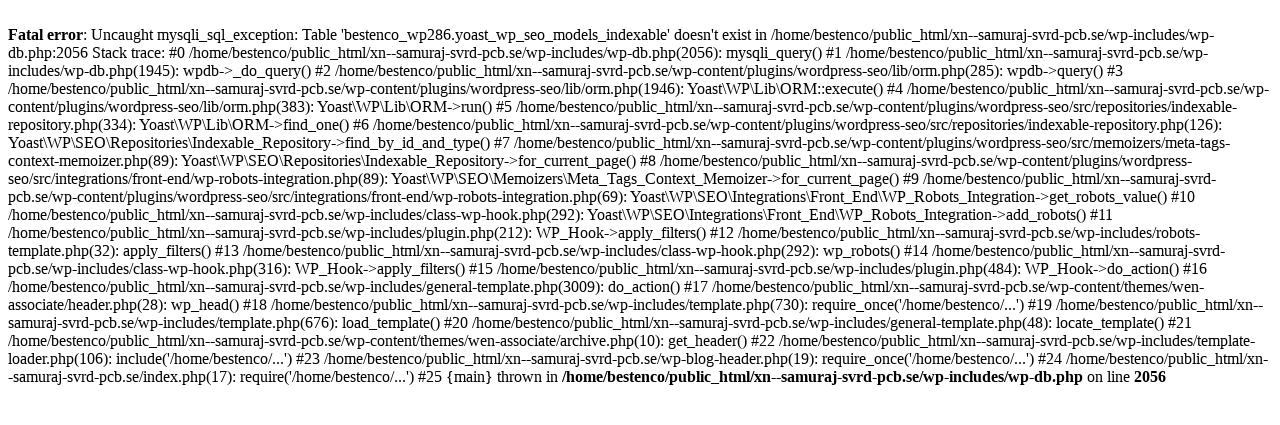

--- FILE ---
content_type: text/html; charset=UTF-8
request_url: https://xn--samuraj-svrd-pcb.se/tag/paul-chen/
body_size: 795
content:
<!DOCTYPE html> <html lang="sv-SE">
<head>
    <meta charset="UTF-8">
    <meta name="viewport" content="width=device-width, initial-scale=1">
    <link rel="profile" href="http://gmpg.org/xfn/11">
    <link rel="pingback" href="https://xn--samuraj-svrd-pcb.se/xmlrpc.php">
    <br>
<b>Fatal error</b>:  Uncaught mysqli_sql_exception: Table 'bestenco_wp286.yoast_wp_seo_models_indexable' doesn't exist in /home/bestenco/public_html/xn--samuraj-svrd-pcb.se/wp-includes/wp-db.php:2056
Stack trace:
#0 /home/bestenco/public_html/xn--samuraj-svrd-pcb.se/wp-includes/wp-db.php(2056): mysqli_query()
#1 /home/bestenco/public_html/xn--samuraj-svrd-pcb.se/wp-includes/wp-db.php(1945): wpdb-&gt;_do_query()
#2 /home/bestenco/public_html/xn--samuraj-svrd-pcb.se/wp-content/plugins/wordpress-seo/lib/orm.php(285): wpdb-&gt;query()
#3 /home/bestenco/public_html/xn--samuraj-svrd-pcb.se/wp-content/plugins/wordpress-seo/lib/orm.php(1946): Yoast\WP\Lib\ORM::execute()
#4 /home/bestenco/public_html/xn--samuraj-svrd-pcb.se/wp-content/plugins/wordpress-seo/lib/orm.php(383): Yoast\WP\Lib\ORM-&gt;run()
#5 /home/bestenco/public_html/xn--samuraj-svrd-pcb.se/wp-content/plugins/wordpress-seo/src/repositories/indexable-repository.php(334): Yoast\WP\Lib\ORM-&gt;find_one()
#6 /home/bestenco/public_html/xn--samuraj-svrd-pcb.se/wp-content/plugins/wordpress-seo/src/repositories/indexable-repository.php(126): Yoast\WP\SEO\Repositories\Indexable_Repository-&gt;find_by_id_and_type()
#7 /home/bestenco/public_html/xn--samuraj-svrd-pcb.se/wp-content/plugins/wordpress-seo/src/memoizers/meta-tags-context-memoizer.php(89): Yoast\WP\SEO\Repositories\Indexable_Repository-&gt;for_current_page()
#8 /home/bestenco/public_html/xn--samuraj-svrd-pcb.se/wp-content/plugins/wordpress-seo/src/integrations/front-end/wp-robots-integration.php(89): Yoast\WP\SEO\Memoizers\Meta_Tags_Context_Memoizer-&gt;for_current_page()
#9 /home/bestenco/public_html/xn--samuraj-svrd-pcb.se/wp-content/plugins/wordpress-seo/src/integrations/front-end/wp-robots-integration.php(69): Yoast\WP\SEO\Integrations\Front_End\WP_Robots_Integration-&gt;get_robots_value()
#10 /home/bestenco/public_html/xn--samuraj-svrd-pcb.se/wp-includes/class-wp-hook.php(292): Yoast\WP\SEO\Integrations\Front_End\WP_Robots_Integration-&gt;add_robots()
#11 /home/bestenco/public_html/xn--samuraj-svrd-pcb.se/wp-includes/plugin.php(212): WP_Hook-&gt;apply_filters()
#12 /home/bestenco/public_html/xn--samuraj-svrd-pcb.se/wp-includes/robots-template.php(32): apply_filters()
#13 /home/bestenco/public_html/xn--samuraj-svrd-pcb.se/wp-includes/class-wp-hook.php(292): wp_robots()
#14 /home/bestenco/public_html/xn--samuraj-svrd-pcb.se/wp-includes/class-wp-hook.php(316): WP_Hook-&gt;apply_filters()
#15 /home/bestenco/public_html/xn--samuraj-svrd-pcb.se/wp-includes/plugin.php(484): WP_Hook-&gt;do_action()
#16 /home/bestenco/public_html/xn--samuraj-svrd-pcb.se/wp-includes/general-template.php(3009): do_action()
#17 /home/bestenco/public_html/xn--samuraj-svrd-pcb.se/wp-content/themes/wen-associate/header.php(28): wp_head()
#18 /home/bestenco/public_html/xn--samuraj-svrd-pcb.se/wp-includes/template.php(730): require_once('/home/bestenco/...')
#19 /home/bestenco/public_html/xn--samuraj-svrd-pcb.se/wp-includes/template.php(676): load_template()
#20 /home/bestenco/public_html/xn--samuraj-svrd-pcb.se/wp-includes/general-template.php(48): locate_template()
#21 /home/bestenco/public_html/xn--samuraj-svrd-pcb.se/wp-content/themes/wen-associate/archive.php(10): get_header()
#22 /home/bestenco/public_html/xn--samuraj-svrd-pcb.se/wp-includes/template-loader.php(106): include('/home/bestenco/...')
#23 /home/bestenco/public_html/xn--samuraj-svrd-pcb.se/wp-blog-header.php(19): require_once('/home/bestenco/...')
#24 /home/bestenco/public_html/xn--samuraj-svrd-pcb.se/index.php(17): require('/home/bestenco/...')
#25 {main}
  thrown in <b>/home/bestenco/public_html/xn--samuraj-svrd-pcb.se/wp-includes/wp-db.php</b> on line <b>2056</b><br>
<!DOCTYPE html>
<html lang="sv-SE">
<head>
	<meta http-equiv="Content-Type" content="text/html; charset=UTF-8">
	<meta name="viewport" content="width=device-width">
		</head></html></head></html>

--*--

[What needs to be done] Only lines that hold the string "themes" belong in the answer, so copy every one of them from the records.

[Solution]
#17 /home/bestenco/public_html/xn--samuraj-svrd-pcb.se/wp-content/themes/wen-associate/header.php(28): wp_head()
#21 /home/bestenco/public_html/xn--samuraj-svrd-pcb.se/wp-content/themes/wen-associate/archive.php(10): get_header()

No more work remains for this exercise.